- **YOUR GOAL**: Write out exactly the lines running from the one that contains "Within the scene, is" through the end of the material.

Extracted data entries

────────────────

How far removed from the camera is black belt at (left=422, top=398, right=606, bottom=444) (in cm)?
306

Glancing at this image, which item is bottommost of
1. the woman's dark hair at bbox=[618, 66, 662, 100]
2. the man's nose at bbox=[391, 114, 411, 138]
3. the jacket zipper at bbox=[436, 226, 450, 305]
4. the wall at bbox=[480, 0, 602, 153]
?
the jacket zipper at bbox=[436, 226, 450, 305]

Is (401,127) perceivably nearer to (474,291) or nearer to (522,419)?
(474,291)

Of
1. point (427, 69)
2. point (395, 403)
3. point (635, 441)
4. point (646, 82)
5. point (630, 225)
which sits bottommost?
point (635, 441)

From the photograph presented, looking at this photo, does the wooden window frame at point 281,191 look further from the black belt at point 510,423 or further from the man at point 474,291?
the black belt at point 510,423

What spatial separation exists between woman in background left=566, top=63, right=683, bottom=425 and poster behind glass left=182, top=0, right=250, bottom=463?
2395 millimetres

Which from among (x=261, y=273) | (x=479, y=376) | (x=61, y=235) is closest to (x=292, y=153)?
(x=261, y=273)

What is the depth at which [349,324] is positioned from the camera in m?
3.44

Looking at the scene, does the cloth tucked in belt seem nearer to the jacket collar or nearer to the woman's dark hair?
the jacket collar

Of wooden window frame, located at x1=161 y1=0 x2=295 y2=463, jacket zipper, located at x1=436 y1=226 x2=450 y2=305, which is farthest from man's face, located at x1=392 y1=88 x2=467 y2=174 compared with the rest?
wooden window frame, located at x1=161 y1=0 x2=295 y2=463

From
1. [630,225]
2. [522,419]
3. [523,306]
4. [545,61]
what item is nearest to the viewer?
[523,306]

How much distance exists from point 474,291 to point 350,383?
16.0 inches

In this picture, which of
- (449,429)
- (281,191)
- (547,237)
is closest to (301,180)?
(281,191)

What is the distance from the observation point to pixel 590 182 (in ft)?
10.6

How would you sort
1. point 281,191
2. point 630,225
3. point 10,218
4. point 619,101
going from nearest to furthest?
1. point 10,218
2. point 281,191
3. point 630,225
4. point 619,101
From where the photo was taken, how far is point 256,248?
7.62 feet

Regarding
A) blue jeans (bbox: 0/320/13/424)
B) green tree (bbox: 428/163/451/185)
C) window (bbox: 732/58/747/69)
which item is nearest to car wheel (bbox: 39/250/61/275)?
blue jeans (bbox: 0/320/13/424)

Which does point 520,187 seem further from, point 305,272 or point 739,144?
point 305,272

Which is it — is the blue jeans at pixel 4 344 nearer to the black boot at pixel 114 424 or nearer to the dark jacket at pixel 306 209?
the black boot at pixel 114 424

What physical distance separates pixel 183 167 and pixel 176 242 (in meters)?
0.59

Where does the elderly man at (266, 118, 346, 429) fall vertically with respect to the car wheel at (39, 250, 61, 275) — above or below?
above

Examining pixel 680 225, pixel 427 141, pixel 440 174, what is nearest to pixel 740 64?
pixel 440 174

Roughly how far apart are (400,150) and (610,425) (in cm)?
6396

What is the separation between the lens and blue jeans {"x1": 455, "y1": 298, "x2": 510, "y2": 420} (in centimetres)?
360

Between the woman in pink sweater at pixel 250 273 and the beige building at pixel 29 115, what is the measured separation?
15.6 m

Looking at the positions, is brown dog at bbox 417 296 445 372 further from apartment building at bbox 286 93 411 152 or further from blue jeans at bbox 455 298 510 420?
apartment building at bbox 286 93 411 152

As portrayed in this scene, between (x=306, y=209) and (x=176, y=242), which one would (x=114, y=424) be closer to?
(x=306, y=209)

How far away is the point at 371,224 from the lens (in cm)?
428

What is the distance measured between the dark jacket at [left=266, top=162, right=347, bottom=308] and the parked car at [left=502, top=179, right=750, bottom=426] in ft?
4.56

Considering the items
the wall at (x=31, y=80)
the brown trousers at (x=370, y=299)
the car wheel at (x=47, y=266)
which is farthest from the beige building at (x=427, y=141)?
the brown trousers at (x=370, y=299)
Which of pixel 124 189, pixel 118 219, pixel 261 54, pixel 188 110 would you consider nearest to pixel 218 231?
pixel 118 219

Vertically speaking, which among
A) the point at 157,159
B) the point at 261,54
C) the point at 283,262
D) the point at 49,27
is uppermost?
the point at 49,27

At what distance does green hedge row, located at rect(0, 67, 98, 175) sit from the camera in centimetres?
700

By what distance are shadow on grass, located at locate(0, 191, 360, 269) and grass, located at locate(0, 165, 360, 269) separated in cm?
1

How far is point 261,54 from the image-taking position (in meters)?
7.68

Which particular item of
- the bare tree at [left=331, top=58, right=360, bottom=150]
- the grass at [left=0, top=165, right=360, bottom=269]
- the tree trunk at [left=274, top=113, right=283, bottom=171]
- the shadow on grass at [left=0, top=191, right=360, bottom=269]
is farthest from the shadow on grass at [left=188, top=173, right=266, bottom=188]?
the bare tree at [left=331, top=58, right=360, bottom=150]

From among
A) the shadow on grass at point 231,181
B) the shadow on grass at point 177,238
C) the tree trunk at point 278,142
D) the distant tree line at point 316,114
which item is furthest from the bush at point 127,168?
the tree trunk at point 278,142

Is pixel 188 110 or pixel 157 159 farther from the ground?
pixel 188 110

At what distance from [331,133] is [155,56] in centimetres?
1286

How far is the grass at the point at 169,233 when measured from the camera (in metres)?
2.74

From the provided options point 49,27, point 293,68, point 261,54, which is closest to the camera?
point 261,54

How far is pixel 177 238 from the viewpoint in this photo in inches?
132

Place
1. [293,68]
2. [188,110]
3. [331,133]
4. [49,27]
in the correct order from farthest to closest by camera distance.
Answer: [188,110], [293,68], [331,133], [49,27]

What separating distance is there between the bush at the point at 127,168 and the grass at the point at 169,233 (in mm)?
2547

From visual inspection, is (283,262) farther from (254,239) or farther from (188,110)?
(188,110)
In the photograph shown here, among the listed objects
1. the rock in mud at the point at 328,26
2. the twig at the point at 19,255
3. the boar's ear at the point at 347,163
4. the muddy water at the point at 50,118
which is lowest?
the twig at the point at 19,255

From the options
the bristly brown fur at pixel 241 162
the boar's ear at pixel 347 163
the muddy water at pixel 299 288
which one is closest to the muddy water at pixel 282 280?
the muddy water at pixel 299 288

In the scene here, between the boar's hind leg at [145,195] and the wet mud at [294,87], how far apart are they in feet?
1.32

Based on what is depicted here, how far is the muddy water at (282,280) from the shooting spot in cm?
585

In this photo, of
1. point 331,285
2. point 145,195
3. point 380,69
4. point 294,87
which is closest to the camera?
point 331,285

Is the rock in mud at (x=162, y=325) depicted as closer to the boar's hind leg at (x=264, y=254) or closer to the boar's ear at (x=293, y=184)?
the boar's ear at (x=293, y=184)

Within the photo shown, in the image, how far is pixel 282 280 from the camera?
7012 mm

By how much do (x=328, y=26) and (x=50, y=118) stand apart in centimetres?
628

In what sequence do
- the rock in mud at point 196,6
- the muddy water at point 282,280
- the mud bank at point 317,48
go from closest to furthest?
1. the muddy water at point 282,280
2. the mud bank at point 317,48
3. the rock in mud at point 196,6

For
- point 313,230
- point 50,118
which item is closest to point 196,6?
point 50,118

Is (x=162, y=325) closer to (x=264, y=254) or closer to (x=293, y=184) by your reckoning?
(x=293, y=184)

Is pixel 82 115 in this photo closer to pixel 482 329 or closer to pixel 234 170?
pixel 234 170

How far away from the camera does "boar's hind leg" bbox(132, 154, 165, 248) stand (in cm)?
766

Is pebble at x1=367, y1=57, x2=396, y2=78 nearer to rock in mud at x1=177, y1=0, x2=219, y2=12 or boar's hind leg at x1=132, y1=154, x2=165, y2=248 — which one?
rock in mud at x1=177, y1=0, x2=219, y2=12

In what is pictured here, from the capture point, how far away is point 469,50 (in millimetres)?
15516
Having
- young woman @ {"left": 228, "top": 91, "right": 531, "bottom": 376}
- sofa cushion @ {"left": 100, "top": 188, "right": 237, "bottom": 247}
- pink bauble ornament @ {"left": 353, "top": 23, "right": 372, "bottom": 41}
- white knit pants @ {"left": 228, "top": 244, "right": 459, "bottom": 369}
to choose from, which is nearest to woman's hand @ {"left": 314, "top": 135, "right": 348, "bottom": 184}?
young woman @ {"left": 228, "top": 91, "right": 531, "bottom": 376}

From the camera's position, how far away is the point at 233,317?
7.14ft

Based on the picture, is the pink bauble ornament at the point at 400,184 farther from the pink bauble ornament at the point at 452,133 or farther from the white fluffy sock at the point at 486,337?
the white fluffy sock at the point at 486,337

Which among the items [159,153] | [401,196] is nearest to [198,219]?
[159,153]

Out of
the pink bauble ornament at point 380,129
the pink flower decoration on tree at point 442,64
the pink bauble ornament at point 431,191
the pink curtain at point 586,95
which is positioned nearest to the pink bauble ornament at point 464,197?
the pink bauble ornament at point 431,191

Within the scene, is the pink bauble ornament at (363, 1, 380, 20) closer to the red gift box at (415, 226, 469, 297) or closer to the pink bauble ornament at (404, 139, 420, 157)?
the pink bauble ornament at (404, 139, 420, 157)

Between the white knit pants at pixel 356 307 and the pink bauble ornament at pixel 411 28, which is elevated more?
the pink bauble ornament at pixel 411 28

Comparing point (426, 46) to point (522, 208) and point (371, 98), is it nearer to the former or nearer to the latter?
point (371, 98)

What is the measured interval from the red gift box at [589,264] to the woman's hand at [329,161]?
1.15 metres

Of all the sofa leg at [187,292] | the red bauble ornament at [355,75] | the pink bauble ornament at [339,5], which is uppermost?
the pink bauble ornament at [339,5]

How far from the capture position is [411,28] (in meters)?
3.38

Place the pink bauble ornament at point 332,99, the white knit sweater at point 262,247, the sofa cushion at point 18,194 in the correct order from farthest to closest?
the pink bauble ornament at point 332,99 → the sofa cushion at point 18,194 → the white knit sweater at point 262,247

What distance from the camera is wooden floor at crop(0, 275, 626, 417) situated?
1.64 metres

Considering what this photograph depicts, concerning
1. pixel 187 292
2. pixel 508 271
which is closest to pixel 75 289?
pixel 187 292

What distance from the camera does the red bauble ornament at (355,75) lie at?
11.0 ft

────────────────

- **RESPONSE TO THE EXERCISE**:
Within the scene, is the pink bauble ornament at (363, 1, 380, 20) closer to the red gift box at (415, 226, 469, 297) or closer to the pink bauble ornament at (404, 139, 420, 157)?
the pink bauble ornament at (404, 139, 420, 157)

Between the white knit pants at pixel 356 307 and the pink bauble ornament at pixel 411 28, which is elevated more?
the pink bauble ornament at pixel 411 28

Comparing point (426, 46) to point (522, 208) and point (371, 98), is it nearer to the former or nearer to the latter?
point (371, 98)

What is the measured interval from the red gift box at [589,264] to the woman's hand at [329,161]?
1.15 metres

Of all the sofa leg at [187,292] | the red bauble ornament at [355,75] | the pink bauble ornament at [339,5], which is uppermost?
the pink bauble ornament at [339,5]

How far from the capture position is [411,28] (in meters)?
3.38

Place the pink bauble ornament at point 332,99, the white knit sweater at point 262,247, the sofa cushion at point 18,194 in the correct order from farthest to closest?
the pink bauble ornament at point 332,99 → the sofa cushion at point 18,194 → the white knit sweater at point 262,247

What distance from the camera is wooden floor at crop(0, 275, 626, 417) situated?
1.64 metres

Considering what this photograph depicts, concerning
1. pixel 187 292
2. pixel 508 271
which is closest to pixel 75 289?
pixel 187 292

What distance from the camera does the red bauble ornament at (355,75) lie at?
11.0 ft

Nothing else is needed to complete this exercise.